One connection is for inbox only.
is this situation like this?
with regards
Jan
I just exited eM Client and the re-connected to my server to watch the logs. I counted 131 times where it appears that TLS connections are made. What I see in the logs are many, many lines like this:
Oct 8 11:03:01 imap[24360]: login: [] PLAIN+TLS User logged in SESSIONID=
Where each of the session ID values is unique.
However, using netstat I can see that there are not so many TCP connections to the server. So, what I am seeing it not TCP connections, but perhaps eM Client is re-issuing the IMAP “login” command over and over?
Hello,
I am sorry for delayed answer, anyway this is simply not possible eM Client is limited to make only 3 in some cases 4 connections at one moment.
with regards
Jan
Right. As I said, I don’t think it’s issuing multiple connections. Rather, I believe it’s issuing the login command repeatedly, once per mailbox. I think it’s the login command that is producing all of the entries in the logs.
Maybe it’s only 3-4 connections at the same time.

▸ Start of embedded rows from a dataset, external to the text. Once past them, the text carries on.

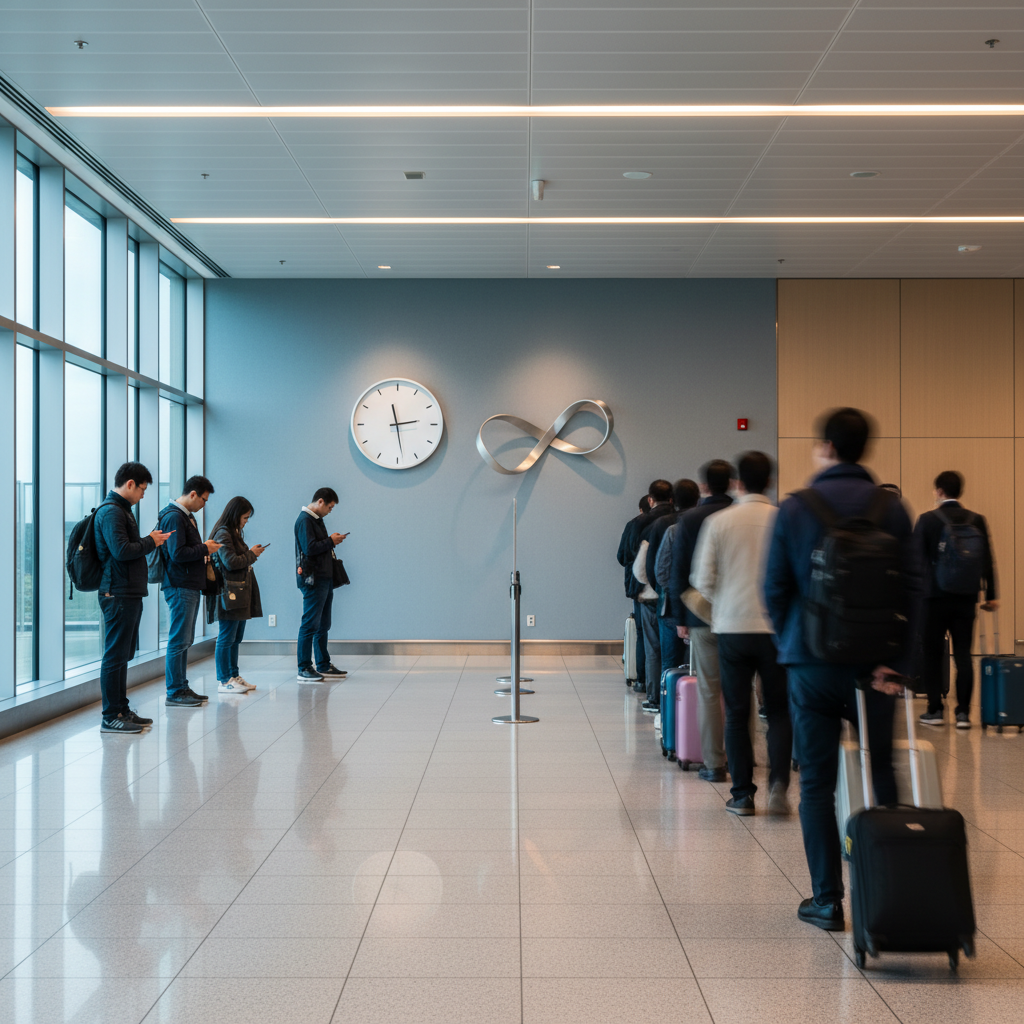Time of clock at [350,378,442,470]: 11:28
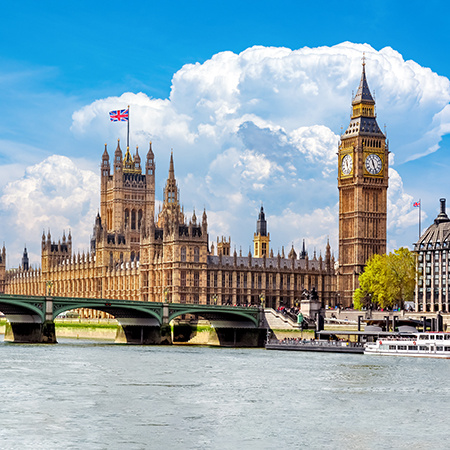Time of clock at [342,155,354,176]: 11:28
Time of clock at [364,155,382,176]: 11:26
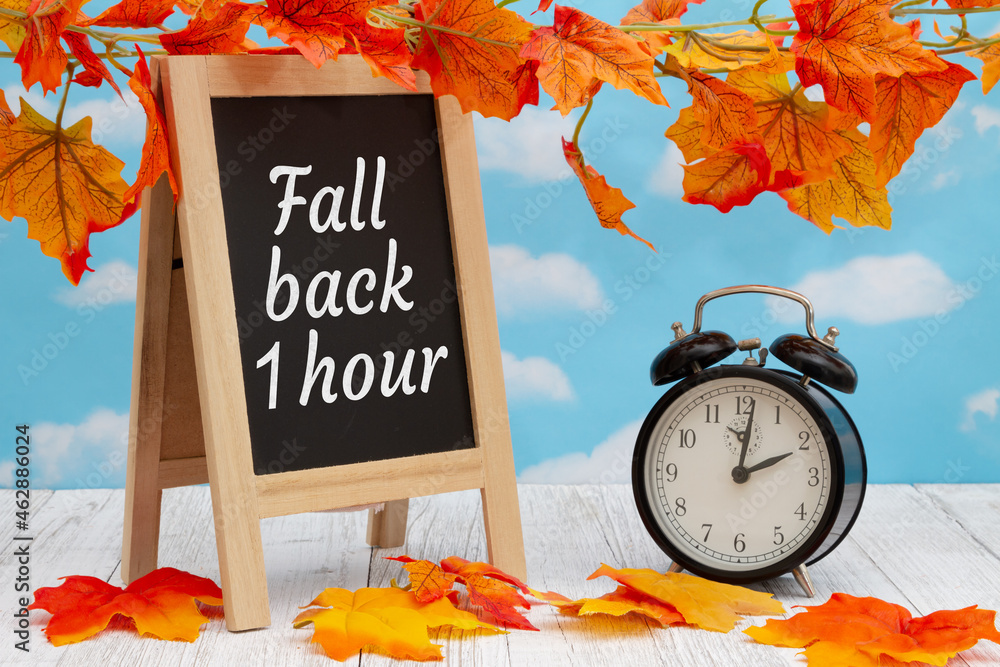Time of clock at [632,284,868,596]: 2:01
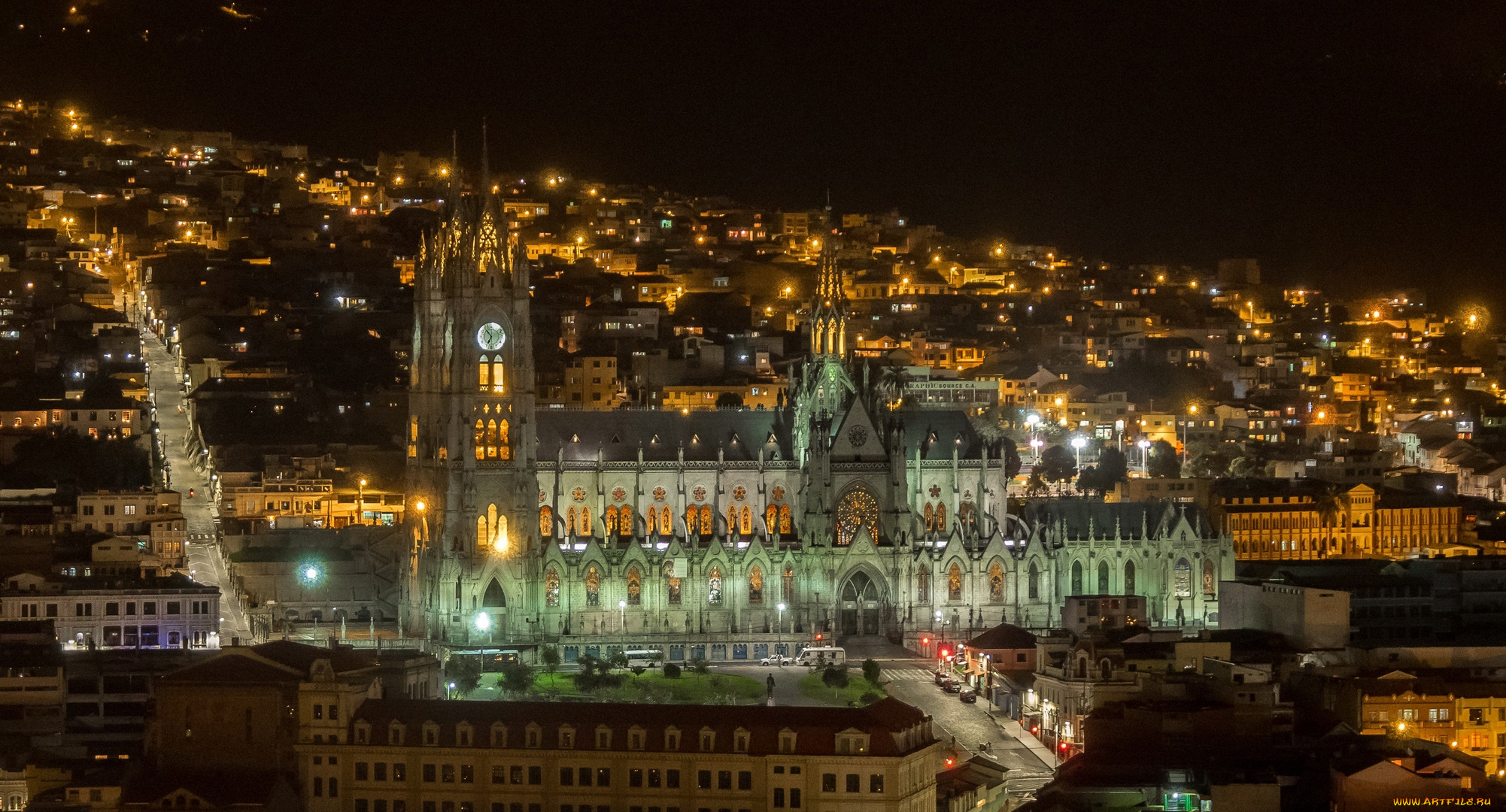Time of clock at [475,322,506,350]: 6:53
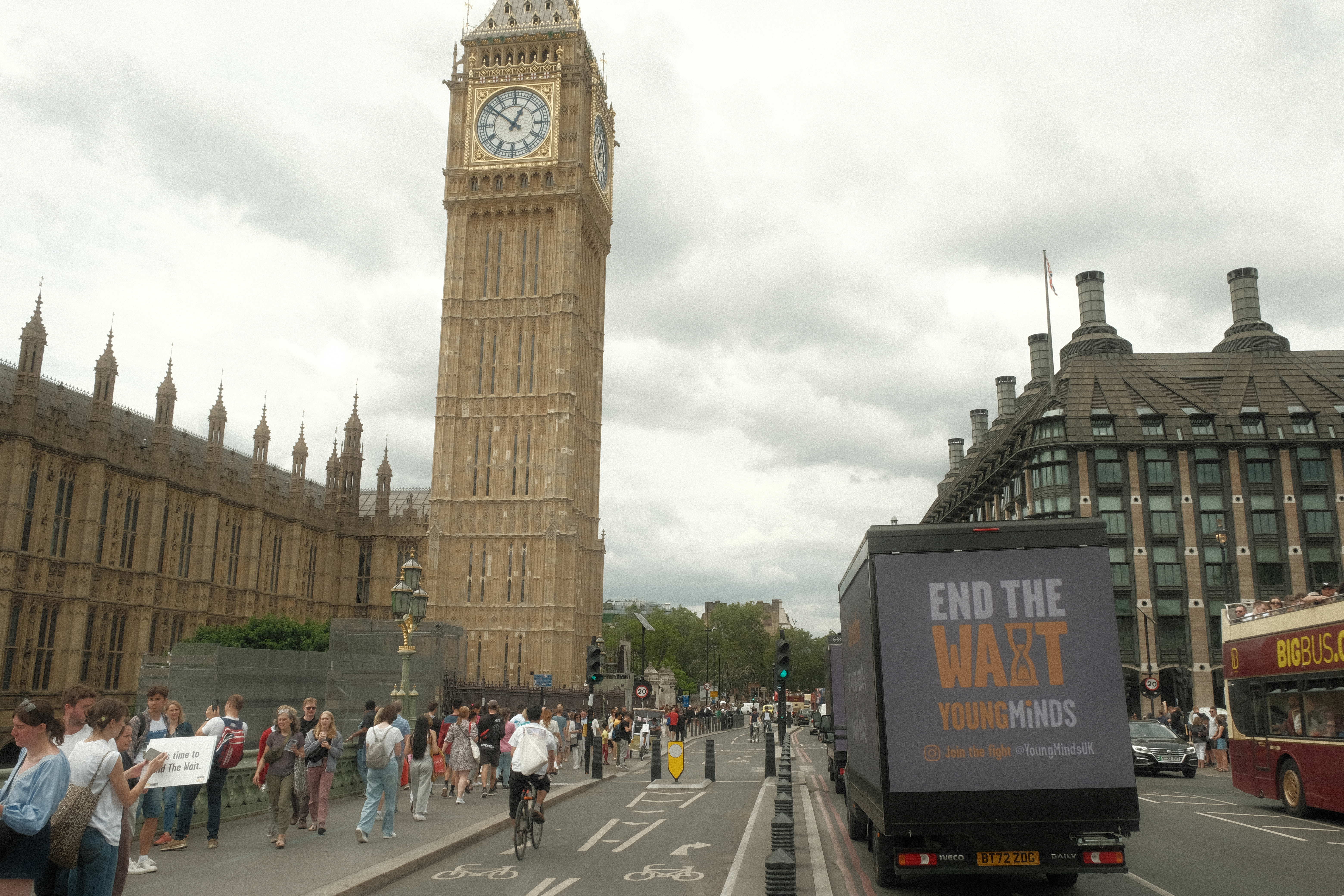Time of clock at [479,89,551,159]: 12:51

But I can see in the server log that it makes around 100 in one minute (distinct session ids). So I guess it is one for each subfolder.
That is not what other mail clients do.
Is it possible for eM Client to reuse the connection(s)?
at same time is not same as in one minute, and unfortunately no, this would require eM Client’s connection redesign and that would take way too much time we need to spend on issues and new features.
Jan
It maybe ok on small servers with few mailboxes. On larger installations the admins are not be happy because this is severely flooding the server log. The client could also be a banned by DoS protection.
I don’t think this would result in a ban on the client, because all those server logs appear to be created by just repeatedly issuing the login command, not from multiple TLS connections. This is not horrible, but it is taxing on any installation where the users password is looked up via radius or other network authentication protocol. I don’t have that issue, as credentials are local to our server, but some do use external authentication mechanisms.
I understand that this is not good design for some of our users, but we really can’t afford to remake this when it works for 99.99% of users and for the rest we are usually able to provide some workaround or find fix for that.